S.L.A. Marshall - World War II Combat Historian

World War II Combat Historian

During World War II Marshall became an official Army combat historian, and came to know many of the war's most well known Allied commanders, including George S. Patton and Omar N. Bradley. He conducted hundreds of interviews of both enlisted men and officers regarding their combat experiences, and was an early proponent of oral history techniques. In particular, Marshall favored the group interview, where he would gather surviving members of a frontline unit together and debrief them on their combat experiences of a day or two before.

Marshall's work on infantry combat effectiveness in World War II, titled Men Against Fire, is his best-known and most controversial work. In the book, Marshall claimed that of the World War II U.S. troops in actual combat, 75% never fired their personal weapons at the enemy for the purpose of killing, even though they were engaged in combat and under direct threat. (Later research has cast doubts on his methods, but research into killing ratios of other wars, including the U.S. Civil War, has supported this claim.) Marshall argued that the United States Army should devote significant training resources to increase the percentage of soldiers willing to engage the enemy with direct fire.

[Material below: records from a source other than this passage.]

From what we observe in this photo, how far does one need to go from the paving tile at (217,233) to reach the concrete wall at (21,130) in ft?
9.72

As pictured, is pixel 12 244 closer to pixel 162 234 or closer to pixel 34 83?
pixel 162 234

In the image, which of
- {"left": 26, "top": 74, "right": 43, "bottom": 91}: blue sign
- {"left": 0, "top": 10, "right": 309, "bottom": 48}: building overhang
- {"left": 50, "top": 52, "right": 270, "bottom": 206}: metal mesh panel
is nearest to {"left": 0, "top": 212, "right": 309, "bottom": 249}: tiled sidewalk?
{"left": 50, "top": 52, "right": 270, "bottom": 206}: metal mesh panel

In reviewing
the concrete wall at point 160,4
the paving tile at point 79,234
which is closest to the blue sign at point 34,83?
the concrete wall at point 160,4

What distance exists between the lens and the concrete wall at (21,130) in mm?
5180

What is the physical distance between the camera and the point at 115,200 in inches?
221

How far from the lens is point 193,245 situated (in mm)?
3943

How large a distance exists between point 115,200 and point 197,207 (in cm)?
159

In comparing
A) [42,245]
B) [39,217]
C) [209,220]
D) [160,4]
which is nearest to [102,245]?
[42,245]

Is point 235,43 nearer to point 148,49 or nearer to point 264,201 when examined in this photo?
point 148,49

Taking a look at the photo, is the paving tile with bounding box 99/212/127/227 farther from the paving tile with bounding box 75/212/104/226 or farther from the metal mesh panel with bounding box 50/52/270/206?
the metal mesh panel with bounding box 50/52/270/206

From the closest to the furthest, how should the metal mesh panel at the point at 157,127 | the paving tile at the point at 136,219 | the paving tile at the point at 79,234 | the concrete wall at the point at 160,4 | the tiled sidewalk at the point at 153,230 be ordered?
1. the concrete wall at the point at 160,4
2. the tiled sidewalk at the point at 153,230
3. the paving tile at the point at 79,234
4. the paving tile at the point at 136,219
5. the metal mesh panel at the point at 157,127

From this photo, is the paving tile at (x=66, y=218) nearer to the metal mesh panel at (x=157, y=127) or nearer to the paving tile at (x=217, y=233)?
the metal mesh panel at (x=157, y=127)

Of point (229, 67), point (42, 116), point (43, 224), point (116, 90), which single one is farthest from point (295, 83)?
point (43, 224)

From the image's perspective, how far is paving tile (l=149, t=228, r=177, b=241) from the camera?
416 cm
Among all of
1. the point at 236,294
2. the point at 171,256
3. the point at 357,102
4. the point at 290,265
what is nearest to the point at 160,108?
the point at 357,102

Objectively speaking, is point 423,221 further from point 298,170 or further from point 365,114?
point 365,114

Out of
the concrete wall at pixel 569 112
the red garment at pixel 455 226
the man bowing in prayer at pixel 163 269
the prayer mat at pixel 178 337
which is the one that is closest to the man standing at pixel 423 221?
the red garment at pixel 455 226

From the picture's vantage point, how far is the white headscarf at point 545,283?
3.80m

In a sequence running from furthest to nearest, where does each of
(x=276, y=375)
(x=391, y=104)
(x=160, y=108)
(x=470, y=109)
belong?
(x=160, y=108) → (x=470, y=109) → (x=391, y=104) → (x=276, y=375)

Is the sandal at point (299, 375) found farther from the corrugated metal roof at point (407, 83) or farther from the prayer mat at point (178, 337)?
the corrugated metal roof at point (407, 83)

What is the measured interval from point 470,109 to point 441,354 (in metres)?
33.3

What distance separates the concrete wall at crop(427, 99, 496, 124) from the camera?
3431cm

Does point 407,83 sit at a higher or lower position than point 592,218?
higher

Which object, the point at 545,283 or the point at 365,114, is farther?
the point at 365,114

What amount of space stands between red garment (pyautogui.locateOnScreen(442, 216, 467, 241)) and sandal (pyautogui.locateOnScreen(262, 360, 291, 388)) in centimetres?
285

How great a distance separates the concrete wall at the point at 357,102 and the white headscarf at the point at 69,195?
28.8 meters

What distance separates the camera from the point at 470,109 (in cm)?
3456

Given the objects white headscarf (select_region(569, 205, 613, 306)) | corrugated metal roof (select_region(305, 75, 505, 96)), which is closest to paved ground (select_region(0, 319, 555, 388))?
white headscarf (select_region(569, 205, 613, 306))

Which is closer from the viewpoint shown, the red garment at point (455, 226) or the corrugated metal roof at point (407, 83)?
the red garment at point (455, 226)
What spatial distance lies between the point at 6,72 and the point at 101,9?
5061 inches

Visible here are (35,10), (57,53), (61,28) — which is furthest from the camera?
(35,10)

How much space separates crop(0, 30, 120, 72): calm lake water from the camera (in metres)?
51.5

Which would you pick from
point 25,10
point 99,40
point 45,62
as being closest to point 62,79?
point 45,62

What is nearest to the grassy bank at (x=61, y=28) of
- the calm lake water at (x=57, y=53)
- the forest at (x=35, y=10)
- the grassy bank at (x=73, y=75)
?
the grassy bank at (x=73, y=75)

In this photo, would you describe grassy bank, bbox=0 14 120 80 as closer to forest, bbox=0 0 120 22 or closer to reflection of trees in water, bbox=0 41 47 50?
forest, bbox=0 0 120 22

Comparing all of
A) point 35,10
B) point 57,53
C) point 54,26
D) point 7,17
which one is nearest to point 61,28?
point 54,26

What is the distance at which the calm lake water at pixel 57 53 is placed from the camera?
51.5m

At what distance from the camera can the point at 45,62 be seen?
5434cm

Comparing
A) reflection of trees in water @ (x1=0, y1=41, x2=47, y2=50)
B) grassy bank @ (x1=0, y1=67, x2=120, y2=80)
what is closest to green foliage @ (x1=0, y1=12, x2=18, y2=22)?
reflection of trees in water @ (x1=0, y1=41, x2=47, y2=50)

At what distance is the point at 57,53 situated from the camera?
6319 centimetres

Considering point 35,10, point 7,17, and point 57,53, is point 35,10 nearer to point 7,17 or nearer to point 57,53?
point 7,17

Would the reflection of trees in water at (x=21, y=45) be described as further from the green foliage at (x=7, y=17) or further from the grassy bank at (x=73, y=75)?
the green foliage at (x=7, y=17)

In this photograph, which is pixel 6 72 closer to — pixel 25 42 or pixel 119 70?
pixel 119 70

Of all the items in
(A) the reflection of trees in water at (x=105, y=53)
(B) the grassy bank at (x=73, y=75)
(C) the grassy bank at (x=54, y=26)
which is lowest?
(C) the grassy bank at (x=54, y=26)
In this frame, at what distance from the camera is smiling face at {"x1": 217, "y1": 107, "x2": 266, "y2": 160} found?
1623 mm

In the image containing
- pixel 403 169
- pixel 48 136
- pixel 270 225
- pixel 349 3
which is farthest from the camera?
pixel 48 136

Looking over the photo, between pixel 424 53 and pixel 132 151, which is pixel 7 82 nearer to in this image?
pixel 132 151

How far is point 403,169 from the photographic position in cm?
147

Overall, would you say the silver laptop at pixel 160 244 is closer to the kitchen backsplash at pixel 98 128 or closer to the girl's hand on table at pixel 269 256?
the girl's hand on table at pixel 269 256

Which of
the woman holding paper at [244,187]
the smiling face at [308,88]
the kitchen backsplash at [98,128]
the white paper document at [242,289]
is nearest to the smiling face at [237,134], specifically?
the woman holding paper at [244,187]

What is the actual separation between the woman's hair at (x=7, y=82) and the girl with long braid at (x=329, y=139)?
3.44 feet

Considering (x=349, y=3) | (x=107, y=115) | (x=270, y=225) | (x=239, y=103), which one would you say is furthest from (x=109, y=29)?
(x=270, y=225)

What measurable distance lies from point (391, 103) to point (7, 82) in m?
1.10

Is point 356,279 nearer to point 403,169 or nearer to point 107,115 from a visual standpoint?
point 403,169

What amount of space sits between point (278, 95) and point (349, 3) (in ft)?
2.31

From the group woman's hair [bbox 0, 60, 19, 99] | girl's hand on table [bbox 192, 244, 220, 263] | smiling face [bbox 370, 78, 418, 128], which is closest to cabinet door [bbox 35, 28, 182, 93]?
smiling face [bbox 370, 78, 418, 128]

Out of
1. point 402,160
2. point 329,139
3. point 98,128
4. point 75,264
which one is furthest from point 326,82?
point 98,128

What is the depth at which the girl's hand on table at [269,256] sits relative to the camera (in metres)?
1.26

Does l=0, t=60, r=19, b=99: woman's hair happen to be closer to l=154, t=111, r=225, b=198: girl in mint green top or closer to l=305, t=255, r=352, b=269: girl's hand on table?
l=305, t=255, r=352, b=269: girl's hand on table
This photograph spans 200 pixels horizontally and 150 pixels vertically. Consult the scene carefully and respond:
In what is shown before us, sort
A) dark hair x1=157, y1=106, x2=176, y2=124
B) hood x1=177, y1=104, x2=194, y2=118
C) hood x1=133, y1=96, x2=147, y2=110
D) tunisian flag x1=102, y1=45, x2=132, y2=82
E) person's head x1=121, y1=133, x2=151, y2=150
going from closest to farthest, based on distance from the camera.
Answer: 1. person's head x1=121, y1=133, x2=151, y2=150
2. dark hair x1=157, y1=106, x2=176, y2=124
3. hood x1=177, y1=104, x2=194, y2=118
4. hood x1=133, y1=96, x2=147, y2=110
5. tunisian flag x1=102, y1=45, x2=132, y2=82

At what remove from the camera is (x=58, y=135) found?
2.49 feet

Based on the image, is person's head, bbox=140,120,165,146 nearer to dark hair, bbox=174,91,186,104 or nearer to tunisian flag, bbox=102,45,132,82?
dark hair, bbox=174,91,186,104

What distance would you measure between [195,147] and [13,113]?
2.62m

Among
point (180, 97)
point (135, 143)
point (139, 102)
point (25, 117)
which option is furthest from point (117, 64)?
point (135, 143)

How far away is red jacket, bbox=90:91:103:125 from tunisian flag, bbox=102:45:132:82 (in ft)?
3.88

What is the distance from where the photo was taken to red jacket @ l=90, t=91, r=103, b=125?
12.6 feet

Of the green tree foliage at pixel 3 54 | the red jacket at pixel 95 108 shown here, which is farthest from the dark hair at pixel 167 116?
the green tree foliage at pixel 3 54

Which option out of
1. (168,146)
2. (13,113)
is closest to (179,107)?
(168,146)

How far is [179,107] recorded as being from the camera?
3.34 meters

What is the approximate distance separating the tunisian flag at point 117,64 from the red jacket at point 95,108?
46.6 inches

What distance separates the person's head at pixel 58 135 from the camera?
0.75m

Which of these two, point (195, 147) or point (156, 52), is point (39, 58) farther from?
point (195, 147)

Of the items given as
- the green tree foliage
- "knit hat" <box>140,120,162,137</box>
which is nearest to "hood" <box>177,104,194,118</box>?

Less well known, but perhaps more significant was Marshall's effort to assemble German officers after the war to write histories and analyses of battles in all theatres of the European war. At the height of the project over 200 German officers participated, including Heinz Guderian and Franz Halder. Hundreds of monographs came out of the project, of which three are available in commercial print (see Anvil of War: German Generalship in Defense of the Eastern Front, edited by Peter G. Tsouras, 1994.)